* _Ваше задание_:
Повторите без изменений фрагмент из приведенного ниже отрывка о Петре Ершове: он начинается со слов «Но, как мы знаем, скоро» и заканчивается словами «опорой для матери.».

Но, как мы знаем, скоро только сама сказка сказывается. Судьба же, как правило, не терпит однообразия, и вскоре полоса успеха и заслуженного признания  сменяется  для Петра Ершова другой, куда более тёмной и прозаичной. Умирает отец, а после и старший брат Николай, и приходится думать о возвращении в Тобольск, чтобы стать опорой для матери.
Однако до этого надо получить назначение от попечителя учебного округа с весьма говорящей фамилией Дондуков-Корсаков на работу в Тобольске. Причём ожидание самой аудиенции растянулось больше, чем на год! Не имея надёжных средств к существованию, чувствуя охлаждение к нему светского общества после недавнего литературного триумфа, имея с детства немудрёное здоровье, усугубившееся капризным петербургским климатом, в неведении своего будущего, - Ершов впервые узнал, что такое бедность и одиночество в чужом, хотя и прекрасном городе.

* _Строки данных_:

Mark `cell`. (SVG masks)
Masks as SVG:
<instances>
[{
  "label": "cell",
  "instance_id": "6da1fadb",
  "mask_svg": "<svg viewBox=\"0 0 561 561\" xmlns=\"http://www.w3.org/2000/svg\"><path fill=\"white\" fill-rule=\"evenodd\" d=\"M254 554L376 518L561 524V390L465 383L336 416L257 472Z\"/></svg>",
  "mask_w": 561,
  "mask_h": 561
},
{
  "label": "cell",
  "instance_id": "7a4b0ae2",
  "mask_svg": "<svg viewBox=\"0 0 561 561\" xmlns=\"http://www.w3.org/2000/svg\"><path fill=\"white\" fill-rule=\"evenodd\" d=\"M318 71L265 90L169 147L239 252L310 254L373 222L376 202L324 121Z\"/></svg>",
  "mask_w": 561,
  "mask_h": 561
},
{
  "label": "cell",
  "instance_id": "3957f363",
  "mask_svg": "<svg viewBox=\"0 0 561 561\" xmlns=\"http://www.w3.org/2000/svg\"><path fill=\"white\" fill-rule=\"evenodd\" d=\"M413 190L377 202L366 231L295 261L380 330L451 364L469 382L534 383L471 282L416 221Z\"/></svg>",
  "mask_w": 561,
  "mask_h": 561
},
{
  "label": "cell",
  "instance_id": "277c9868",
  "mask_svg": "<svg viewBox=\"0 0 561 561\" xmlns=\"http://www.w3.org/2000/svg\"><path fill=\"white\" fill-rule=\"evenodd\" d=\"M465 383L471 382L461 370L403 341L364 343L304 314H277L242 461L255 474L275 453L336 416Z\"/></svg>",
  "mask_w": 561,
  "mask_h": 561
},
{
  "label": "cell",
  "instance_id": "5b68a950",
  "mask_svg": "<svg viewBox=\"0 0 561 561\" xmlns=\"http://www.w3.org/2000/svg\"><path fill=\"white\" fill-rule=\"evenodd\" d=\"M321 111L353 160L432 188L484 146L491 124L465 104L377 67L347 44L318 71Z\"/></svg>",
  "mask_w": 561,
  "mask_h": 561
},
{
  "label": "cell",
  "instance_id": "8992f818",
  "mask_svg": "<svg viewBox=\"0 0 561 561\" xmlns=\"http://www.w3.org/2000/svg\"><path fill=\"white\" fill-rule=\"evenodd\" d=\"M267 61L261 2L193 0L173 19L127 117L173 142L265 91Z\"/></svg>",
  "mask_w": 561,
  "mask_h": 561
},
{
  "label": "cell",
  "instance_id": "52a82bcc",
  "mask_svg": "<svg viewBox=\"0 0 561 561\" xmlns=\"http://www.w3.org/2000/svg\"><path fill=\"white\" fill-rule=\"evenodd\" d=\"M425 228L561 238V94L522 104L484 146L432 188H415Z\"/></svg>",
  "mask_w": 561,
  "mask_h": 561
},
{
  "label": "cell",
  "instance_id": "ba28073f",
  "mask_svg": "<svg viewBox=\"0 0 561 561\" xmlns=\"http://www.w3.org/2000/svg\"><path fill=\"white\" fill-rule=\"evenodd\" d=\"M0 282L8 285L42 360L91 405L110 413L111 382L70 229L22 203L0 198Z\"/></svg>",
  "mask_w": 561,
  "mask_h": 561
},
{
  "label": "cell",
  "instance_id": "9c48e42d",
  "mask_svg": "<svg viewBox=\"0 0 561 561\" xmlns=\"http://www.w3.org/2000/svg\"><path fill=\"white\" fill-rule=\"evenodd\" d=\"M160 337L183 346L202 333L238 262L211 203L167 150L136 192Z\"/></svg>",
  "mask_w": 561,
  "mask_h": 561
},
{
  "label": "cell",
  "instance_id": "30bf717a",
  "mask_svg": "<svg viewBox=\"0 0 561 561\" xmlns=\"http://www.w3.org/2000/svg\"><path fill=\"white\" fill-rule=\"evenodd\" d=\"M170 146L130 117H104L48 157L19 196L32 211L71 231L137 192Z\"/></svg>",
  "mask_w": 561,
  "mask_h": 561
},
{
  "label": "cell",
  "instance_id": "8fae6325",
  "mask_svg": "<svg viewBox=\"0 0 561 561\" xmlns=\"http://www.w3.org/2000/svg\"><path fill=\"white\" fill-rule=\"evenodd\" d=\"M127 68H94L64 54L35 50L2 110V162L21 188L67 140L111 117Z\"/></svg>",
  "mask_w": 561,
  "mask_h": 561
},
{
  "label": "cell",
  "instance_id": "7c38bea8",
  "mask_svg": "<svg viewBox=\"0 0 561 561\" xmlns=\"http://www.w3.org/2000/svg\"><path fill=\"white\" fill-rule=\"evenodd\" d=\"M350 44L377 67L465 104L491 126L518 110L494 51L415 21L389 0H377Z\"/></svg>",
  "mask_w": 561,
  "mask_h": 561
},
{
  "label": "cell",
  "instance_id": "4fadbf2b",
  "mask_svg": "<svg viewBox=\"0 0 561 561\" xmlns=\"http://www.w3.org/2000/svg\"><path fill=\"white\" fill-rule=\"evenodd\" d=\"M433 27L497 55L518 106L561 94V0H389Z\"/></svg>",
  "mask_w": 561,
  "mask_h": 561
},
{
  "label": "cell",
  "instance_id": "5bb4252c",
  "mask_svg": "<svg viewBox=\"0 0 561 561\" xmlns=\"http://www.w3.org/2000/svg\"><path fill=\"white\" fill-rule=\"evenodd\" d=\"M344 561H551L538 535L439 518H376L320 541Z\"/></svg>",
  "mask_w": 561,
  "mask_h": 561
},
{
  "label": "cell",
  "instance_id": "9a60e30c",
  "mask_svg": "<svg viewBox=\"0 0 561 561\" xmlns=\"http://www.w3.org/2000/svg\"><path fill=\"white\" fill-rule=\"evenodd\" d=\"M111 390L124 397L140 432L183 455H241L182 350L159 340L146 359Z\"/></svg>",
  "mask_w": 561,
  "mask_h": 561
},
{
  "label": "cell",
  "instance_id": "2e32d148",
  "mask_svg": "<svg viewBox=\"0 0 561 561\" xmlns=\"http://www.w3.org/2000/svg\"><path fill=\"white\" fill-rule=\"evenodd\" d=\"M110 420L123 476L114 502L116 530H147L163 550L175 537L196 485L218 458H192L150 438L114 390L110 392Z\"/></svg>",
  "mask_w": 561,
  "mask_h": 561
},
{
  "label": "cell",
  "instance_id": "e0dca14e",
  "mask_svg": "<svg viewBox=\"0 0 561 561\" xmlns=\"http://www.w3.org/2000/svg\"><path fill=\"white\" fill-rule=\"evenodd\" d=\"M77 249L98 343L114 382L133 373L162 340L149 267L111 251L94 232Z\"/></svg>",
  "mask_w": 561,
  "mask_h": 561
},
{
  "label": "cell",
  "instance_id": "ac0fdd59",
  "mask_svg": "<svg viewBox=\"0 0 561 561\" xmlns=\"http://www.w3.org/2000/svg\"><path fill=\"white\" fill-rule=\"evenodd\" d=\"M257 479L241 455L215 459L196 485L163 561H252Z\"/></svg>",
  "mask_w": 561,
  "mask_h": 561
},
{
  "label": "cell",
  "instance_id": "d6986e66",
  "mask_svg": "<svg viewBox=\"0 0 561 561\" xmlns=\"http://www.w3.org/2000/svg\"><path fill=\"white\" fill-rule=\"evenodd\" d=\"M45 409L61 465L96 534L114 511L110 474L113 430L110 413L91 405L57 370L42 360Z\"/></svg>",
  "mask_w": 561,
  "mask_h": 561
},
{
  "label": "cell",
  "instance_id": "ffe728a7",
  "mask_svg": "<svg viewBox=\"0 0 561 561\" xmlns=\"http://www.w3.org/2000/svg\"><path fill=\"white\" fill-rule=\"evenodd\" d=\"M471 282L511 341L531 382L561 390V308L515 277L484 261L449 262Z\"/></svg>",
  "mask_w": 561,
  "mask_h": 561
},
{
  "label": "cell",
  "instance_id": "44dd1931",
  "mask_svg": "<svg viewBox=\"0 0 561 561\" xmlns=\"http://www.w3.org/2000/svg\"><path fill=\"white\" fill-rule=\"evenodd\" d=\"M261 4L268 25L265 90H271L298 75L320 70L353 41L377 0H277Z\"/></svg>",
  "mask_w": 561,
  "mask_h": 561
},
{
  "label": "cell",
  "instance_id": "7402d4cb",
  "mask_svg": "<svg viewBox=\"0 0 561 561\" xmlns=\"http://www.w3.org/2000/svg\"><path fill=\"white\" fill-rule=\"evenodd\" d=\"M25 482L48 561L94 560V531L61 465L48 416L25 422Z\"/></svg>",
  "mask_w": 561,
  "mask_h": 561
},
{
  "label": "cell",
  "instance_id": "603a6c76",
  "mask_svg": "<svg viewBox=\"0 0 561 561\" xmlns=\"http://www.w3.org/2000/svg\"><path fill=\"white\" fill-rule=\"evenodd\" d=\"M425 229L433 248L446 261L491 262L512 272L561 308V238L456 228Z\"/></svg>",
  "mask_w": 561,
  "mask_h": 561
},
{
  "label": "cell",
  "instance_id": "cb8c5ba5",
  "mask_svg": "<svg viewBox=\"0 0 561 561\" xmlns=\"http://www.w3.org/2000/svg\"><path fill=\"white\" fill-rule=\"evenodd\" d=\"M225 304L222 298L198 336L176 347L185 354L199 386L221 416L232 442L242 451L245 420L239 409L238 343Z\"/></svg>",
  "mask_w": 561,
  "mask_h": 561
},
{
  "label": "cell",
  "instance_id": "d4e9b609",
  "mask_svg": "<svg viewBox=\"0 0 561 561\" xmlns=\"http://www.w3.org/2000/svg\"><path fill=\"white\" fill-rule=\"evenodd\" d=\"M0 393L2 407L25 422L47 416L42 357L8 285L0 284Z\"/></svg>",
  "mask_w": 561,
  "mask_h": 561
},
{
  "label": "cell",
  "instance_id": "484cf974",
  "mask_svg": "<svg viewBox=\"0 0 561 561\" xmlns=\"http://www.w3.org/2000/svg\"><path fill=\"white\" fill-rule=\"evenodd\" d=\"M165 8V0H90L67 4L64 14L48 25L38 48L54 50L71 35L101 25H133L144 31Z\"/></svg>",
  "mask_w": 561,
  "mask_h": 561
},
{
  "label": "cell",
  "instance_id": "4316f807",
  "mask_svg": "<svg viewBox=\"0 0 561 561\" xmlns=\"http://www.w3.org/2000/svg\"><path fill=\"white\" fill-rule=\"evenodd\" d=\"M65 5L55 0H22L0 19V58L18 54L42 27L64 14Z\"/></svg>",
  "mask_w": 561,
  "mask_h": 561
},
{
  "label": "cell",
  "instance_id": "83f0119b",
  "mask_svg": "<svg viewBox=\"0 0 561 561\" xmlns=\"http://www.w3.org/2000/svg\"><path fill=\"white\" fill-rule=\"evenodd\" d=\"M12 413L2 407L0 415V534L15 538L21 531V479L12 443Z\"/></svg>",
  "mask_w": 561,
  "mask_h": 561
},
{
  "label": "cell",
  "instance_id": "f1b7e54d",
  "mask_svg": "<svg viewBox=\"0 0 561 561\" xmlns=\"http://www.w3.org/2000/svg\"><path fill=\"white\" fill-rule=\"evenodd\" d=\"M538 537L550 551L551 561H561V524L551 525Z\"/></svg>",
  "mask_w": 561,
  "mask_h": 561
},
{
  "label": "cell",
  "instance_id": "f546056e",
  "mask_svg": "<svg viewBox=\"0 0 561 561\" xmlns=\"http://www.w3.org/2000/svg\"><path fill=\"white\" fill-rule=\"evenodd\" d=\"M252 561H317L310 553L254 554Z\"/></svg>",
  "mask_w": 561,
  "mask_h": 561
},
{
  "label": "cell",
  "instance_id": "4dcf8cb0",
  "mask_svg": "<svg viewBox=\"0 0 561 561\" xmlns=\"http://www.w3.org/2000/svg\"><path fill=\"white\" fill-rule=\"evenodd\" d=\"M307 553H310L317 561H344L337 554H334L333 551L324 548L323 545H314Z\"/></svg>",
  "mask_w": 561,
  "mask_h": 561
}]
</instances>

* _Ответ на задание_:
Но, как мы знаем, скоро только сама сказка сказывается. Судьба же, как правило, не терпит однообразия, и вскоре полоса успеха и заслуженного признания  сменяется  для Петра Ершова другой, куда более тёмной и прозаичной. Умирает отец, а после и старший брат Николай, и приходится думать о возвращении в Тобольск, чтобы стать опорой для матери.